Symmetrical synaptic patterns between starburst amacrine cells and direction selective ganglion cells in the rabbit retina

• Main Authors: Yung-Cheng Chen, 陳永錚
• Other Authors: Chuan-Chin Chiao
• Format: Others
• Language: en_US
• Published: 2005
• Online Access: http://ndltd.ncl.edu.tw/handle/43872598077840165638

碩士 === 國立清華大學 === 分子醫學研究所 === 93 === The retina is an approachable part of the brain for studying information processing. Direction selective ganglion cells (DSGCs) are retinal neurons which can sense motion direction as implied by the name. They exhibit robust spiking responses to an object moving in one direction but weak in its opposite direction. It is known that the major driving force of this directionality is the asymmetric suppression through the inhibitory pathway. An interneuron - starburst amacrine cell (SAC), which co-releases γ-amino butyric acid and acetylcholine, has long been thought as the source of inhibition. Nevertheless, much about the mechanism remains controversial. This study is aimed to resolve the pattern of interactions among SACs and DSGCs.

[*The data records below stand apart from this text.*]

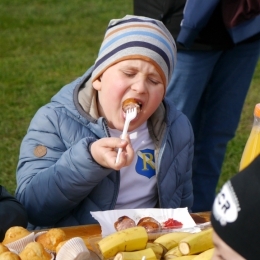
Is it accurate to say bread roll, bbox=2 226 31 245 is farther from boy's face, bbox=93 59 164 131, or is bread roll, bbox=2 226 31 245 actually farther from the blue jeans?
the blue jeans

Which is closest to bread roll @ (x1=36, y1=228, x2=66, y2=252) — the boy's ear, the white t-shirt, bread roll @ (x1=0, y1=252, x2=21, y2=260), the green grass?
bread roll @ (x1=0, y1=252, x2=21, y2=260)

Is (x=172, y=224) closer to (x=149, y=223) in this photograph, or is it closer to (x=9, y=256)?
(x=149, y=223)

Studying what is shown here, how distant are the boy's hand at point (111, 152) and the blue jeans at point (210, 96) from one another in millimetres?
1393

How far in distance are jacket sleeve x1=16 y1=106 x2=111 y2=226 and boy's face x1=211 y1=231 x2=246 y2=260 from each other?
0.79 m

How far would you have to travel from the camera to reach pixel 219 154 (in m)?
3.60

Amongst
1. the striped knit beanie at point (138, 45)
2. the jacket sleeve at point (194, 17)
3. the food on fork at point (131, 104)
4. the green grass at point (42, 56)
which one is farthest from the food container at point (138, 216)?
the green grass at point (42, 56)

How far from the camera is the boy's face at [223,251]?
110 centimetres

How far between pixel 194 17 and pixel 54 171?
1.31 meters

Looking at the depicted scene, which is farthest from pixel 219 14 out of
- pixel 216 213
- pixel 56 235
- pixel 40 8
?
pixel 40 8

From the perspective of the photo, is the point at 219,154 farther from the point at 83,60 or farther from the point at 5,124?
the point at 83,60

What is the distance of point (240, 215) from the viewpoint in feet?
3.45

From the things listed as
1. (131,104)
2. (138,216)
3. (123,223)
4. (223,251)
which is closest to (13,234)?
(123,223)

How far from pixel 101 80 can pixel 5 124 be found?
2908 millimetres

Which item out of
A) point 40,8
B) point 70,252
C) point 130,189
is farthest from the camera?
point 40,8
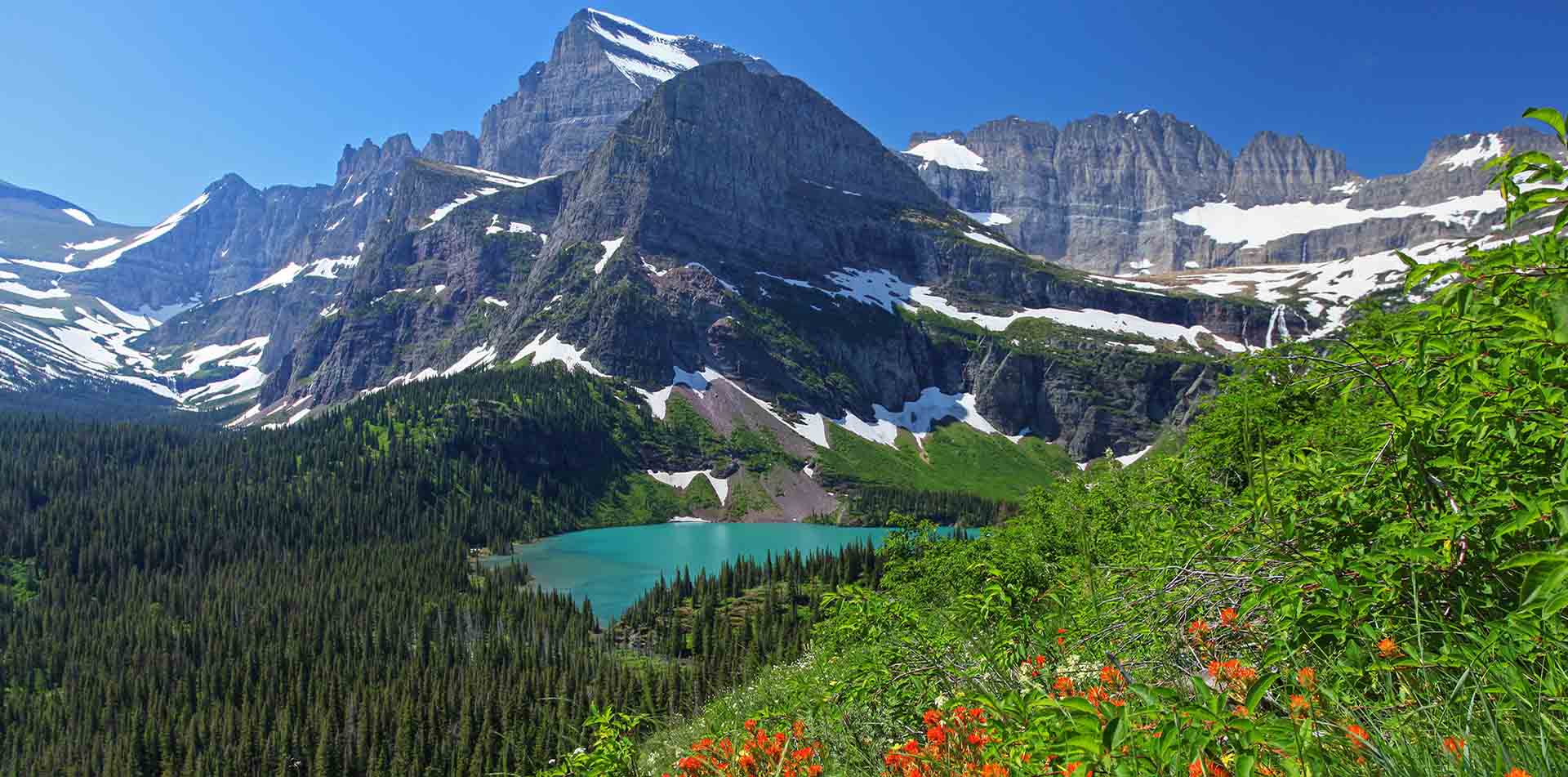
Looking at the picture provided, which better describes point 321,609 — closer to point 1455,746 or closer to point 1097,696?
point 1097,696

Fluorescent tracers were filled into a physiologically identified DSGC and a neighboring SAC subsequently. Immunostaining of GABAA receptors was then performed. Therefore, the dendritic relationship and the inhibitory synaptic connection between the DSGC and the SAC can be revealed. We demonstrated that the dendrites of the SAC were found to contact the DSGC without preference for any direction. Furthermore, no asymmetry of the inhibitory synaptic inputs on the DSGC was observed. These results lead to the conclusion that neither the geometric arrangement nor the inhibitory synaptic inputs between SACs and DSGCs is likely to mediate the directionality. Multiple layer interactions are necessary to fulfill this complicate processing.